The Week Ahead
(April 15, 2019)

Expect a public hearing for Mandatory Marijuana Signage at Wednesday’s WSLCB Board Meeting and significant legislative floor activity the first three days of the week.

Here’s a look at the week ahead.

WEDNESDAY is the 94th day of the first and longer session of the 2019-2020 biennium. At 5pm PT on Wednesday, we’ll pass the penultimate cutoff deadline on the last day to consider opposite house bills. Cannabis Observer expects to witness significant legislative floor activity over the next three days.

The Washington State Legislative Building
Image by James_Seattle (CC BY 2.0)

After last Wednesday’s committee report cutoff, legislators turned their attention to selection of bills by the chamber rule committees and completion of the second cycle of consideration and amendment of legislation through chamber floor activity. Calendared bills are granted their “second reading” before the full House or Senate as reported out of their respective policy and fiscal committees, and may be further amended at that time. Bills are typically returned to the rule committees for an additional scheduling check, and may be granted a “third reading” and final vote by all chamber members. If passed, the bills are returned to their house of origin for concurrence, dispute, or conference.

As deadlines approach, legislators have begun to convene on weekends. This past Saturday April 13th, the Senate passed all four cannabis-related House bills which had been calendared for floor activity. Senators called up the bills for their second reading, suspended their rules to bypass the rules committee step and jump to third reading, and passed each of the bills in turn. On initial examination, it does not appear any of these four bills were further amended. These are the first cannabis-related bills to pass both chambers this session.

  • Administering Cannabis to Student-Patients (HB 1095)
  • System Modernization Project (SMP) Account (HB 1430)
  • Licensing Agreements (HB 1794)
  • Testing Lab Accreditation (HB 2052)

Three cannabis-related bills remain in the Senate Rules Committee, yet to be calendared for floor activity.

  • Compassionate Renewals for Patients (HB 1094)
  • Patient Database Funding (HB 1415)
  • Budtender Penalties (HB 1792)

In the House, all four of the cannabis-related bills originating in the Senate have been calendared for floor activity, but none have received their second reading yet.

Cannabis Observer expects to see activity on all of the bills in the House, but it remains to be seen if the three bills in Senate Rules will be moved.

TUESDAY: On Tuesday at 10am PT @ WSLCB, the weekly Board Caucus recurs and Cannabis Observer will be there. Policy and Rules Coordinator Kathy Hoffman will likely visit with the Board to prepare them for Wednesday’s Board Meeting.

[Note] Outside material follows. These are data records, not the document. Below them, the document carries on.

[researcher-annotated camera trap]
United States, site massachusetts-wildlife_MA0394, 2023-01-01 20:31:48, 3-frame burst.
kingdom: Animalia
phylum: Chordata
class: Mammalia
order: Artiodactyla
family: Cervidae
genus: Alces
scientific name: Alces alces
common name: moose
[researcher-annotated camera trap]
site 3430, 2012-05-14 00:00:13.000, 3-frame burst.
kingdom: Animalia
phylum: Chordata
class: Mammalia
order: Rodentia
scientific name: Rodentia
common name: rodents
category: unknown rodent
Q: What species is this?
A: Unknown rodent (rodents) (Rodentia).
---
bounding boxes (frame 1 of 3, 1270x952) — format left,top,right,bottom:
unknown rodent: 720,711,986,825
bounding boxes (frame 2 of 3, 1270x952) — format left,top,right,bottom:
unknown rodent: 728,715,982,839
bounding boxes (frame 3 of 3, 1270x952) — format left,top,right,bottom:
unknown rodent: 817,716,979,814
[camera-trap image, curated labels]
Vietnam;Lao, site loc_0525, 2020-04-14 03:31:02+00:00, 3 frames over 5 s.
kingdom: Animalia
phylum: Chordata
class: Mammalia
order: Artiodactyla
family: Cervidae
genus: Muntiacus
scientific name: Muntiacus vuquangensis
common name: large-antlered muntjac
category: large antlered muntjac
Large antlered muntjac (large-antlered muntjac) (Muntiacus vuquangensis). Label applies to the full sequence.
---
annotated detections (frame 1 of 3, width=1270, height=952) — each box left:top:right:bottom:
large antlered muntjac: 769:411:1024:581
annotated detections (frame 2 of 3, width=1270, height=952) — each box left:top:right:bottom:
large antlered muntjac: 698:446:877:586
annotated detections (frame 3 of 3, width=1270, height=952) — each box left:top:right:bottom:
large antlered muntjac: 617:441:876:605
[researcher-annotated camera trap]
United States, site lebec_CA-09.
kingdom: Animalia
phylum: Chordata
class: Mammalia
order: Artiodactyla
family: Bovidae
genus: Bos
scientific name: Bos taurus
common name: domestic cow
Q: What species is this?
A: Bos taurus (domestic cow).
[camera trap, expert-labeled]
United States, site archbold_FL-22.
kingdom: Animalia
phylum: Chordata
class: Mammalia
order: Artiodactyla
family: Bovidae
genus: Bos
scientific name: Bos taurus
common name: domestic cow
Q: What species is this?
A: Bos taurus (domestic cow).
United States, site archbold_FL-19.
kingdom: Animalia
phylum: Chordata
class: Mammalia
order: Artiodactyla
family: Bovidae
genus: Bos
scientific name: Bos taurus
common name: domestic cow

WEDNESDAY: On Wednesday at 10am PT @ WSLCB, the generally bi-weekly Board Meeting recurs and Cannabis Observer will be there. Board Meetings are typically livestreamed and recorded via webinar as well as the agency’s Periscope account. If you’d like to be added to the email notification list for Board Meeting agendas and handouts, contact Board Executive Assistant Dustin Dickson.

The Board Meeting should include a public hearing for the Mandatory Marijuana Signage rulemaking project (CR-102, draft rules, issue paper). The Board approved filing the CR-102 at the March 6th Board Meeting after a more extensive briefing at the Board Caucus the previous day. There’s nothing particularly unusual about this rulemaking, unless you consider it unusual that warnings about usage of cannabis during pregnancy and breastfeeding are no longer required on consumer product packaging, yet this rulemaking adds a new mandatory sign on licensed premises specifically targeting employees and budtenders. The language on the sign would no longer be described in rule and left to the discretion of WSLCB in partnership with the Department of Health (DOH). This Wednesday also marks the close of the written comment period, and the only comment received as of April 2nd was critical of the research cited in the rulemaking issue paper, research which the agencies presumably rely on to inform their perspective on the use of cannabis during pregnancy and breastfeeding.